■ **MATERIAL PROVIDED**
※

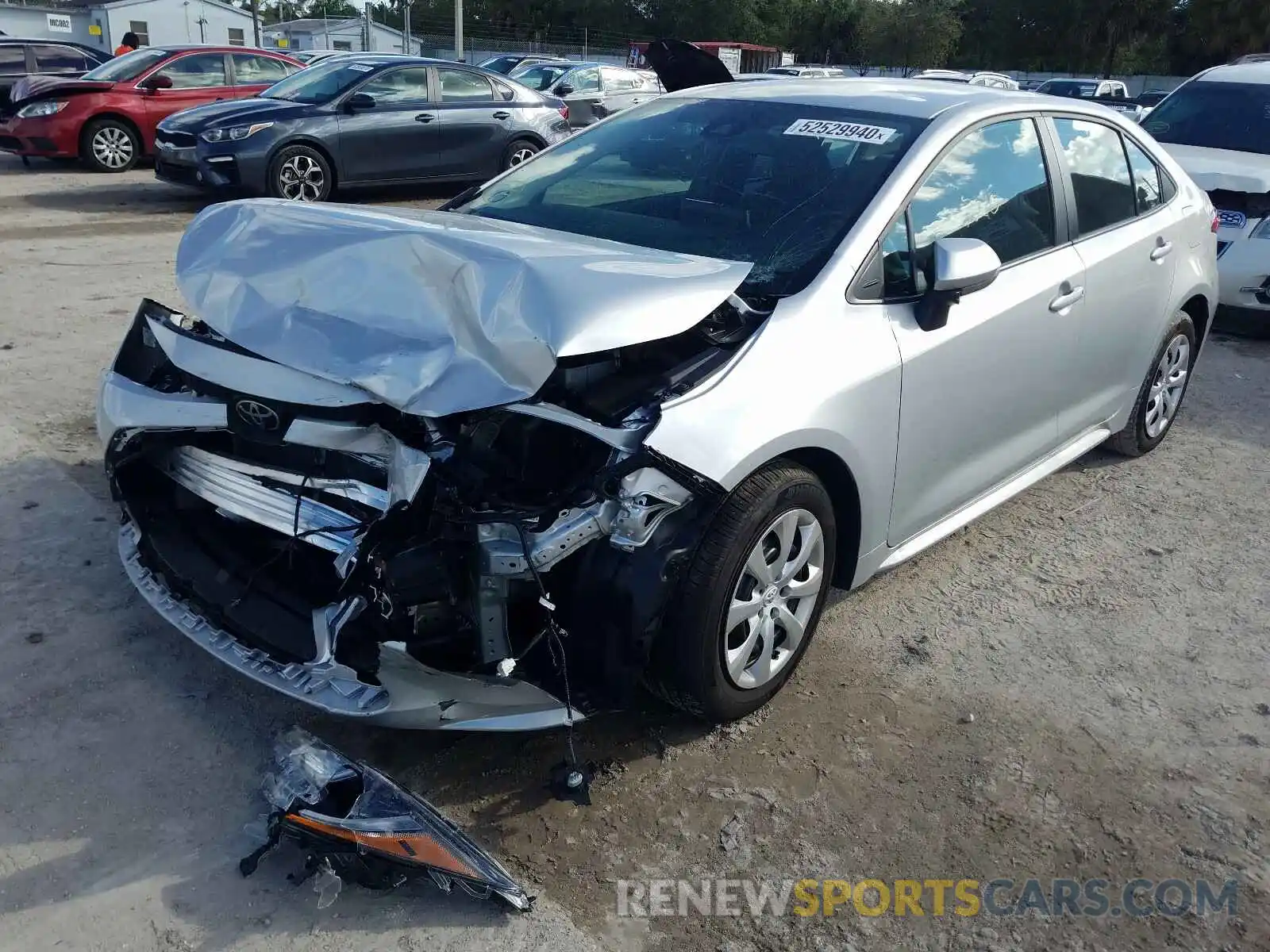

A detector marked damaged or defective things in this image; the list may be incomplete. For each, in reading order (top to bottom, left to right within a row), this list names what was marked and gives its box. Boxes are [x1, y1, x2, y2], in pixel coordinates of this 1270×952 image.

detached headlight [16, 99, 67, 118]
detached headlight [198, 121, 273, 143]
crumpled hood [1156, 142, 1270, 194]
crumpled hood [174, 201, 749, 416]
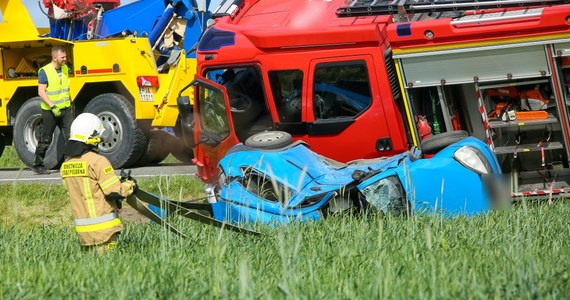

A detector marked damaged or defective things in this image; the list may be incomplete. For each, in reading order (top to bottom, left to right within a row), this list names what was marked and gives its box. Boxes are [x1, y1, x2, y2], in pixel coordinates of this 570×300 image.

crushed blue car [211, 131, 504, 225]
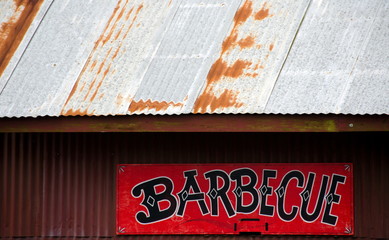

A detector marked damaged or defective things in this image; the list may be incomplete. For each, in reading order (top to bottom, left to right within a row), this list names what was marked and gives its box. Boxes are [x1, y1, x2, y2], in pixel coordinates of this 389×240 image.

rust stain on roof [0, 0, 43, 76]
rust streak [0, 0, 44, 76]
rust stain on roof [62, 0, 144, 115]
rusty metal roof panel [0, 0, 388, 116]
rust streak [192, 88, 241, 114]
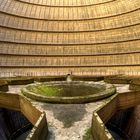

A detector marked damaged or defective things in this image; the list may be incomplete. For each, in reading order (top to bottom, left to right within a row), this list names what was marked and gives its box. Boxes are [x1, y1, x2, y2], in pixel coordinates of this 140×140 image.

corroded metal structure [0, 0, 140, 76]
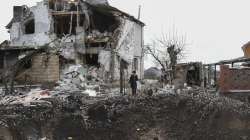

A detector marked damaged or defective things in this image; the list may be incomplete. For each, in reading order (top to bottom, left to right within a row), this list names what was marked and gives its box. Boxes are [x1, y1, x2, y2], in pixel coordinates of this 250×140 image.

shattered wall [9, 1, 53, 46]
damaged outbuilding [0, 0, 145, 87]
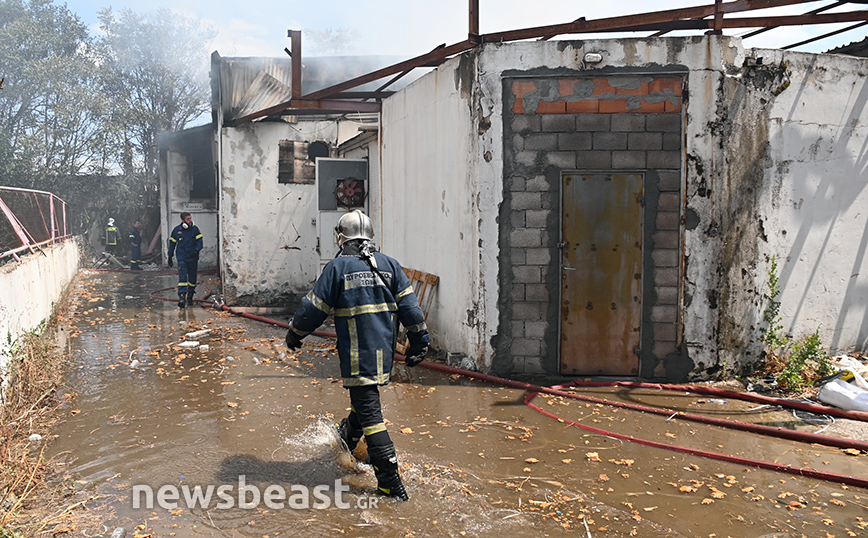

※

■ **WORK INSTRUCTIONS**
Reproduce verbatim every line of text in all of the entries above, omitting the images themselves.

■ **RESULT OF THE TASK**
A detector marked damaged or defective things in this image; the list may be incomplete. For each, in reading order (top to bottom, left to right within a row), this list names what was marked and gives its box. Boxes are [x1, y1, x2, y2], in pixel coordinates of this 1270×952 image.

detached headlight [16, 99, 67, 118]
detached headlight [198, 121, 273, 143]
crumpled hood [1156, 142, 1270, 194]
crumpled hood [174, 201, 749, 416]

A detector marked damaged or defective things in this image; the list may be incomplete. For each, in reading order (top to bottom, left to right within a row), this list names what was marked and gives its box. Boxes are [x1, y1, x2, y2], in pixel coordinates of this 570×300 image.

crushed blue car [211, 131, 504, 225]

A detector marked damaged or defective things in this image; the list may be incomplete. For each, in reading order (top to bottom, left to right within a row), this list names what was marked and gives its box. Boxes are [x1, y1, x2, y2], in pixel coordinates of this 389×240 image.

rust stain on roof [0, 0, 43, 76]
rust streak [0, 0, 44, 76]
rust stain on roof [62, 0, 144, 115]
rusty metal roof panel [0, 0, 388, 116]
rust streak [192, 88, 241, 114]

A detector marked damaged or defective things in this image; the list may be incomplete. For each, in reading order (top to bottom, left to right within a row), this list names what was marked and gives its box. Boxes are [x1, y1, x2, y2], in pixel coordinates of this 140×140 image.

corroded metal structure [0, 0, 140, 76]

A detector marked damaged or defective things in this image; the list may be incomplete. For each, in reading order (top to bottom, left to right within a row), this list names what was marked and gives its box. Boxes are [x1, y1, x2, y2], in pixel coordinates of this 250×140 image.

shattered wall [9, 1, 53, 46]
damaged outbuilding [0, 0, 145, 87]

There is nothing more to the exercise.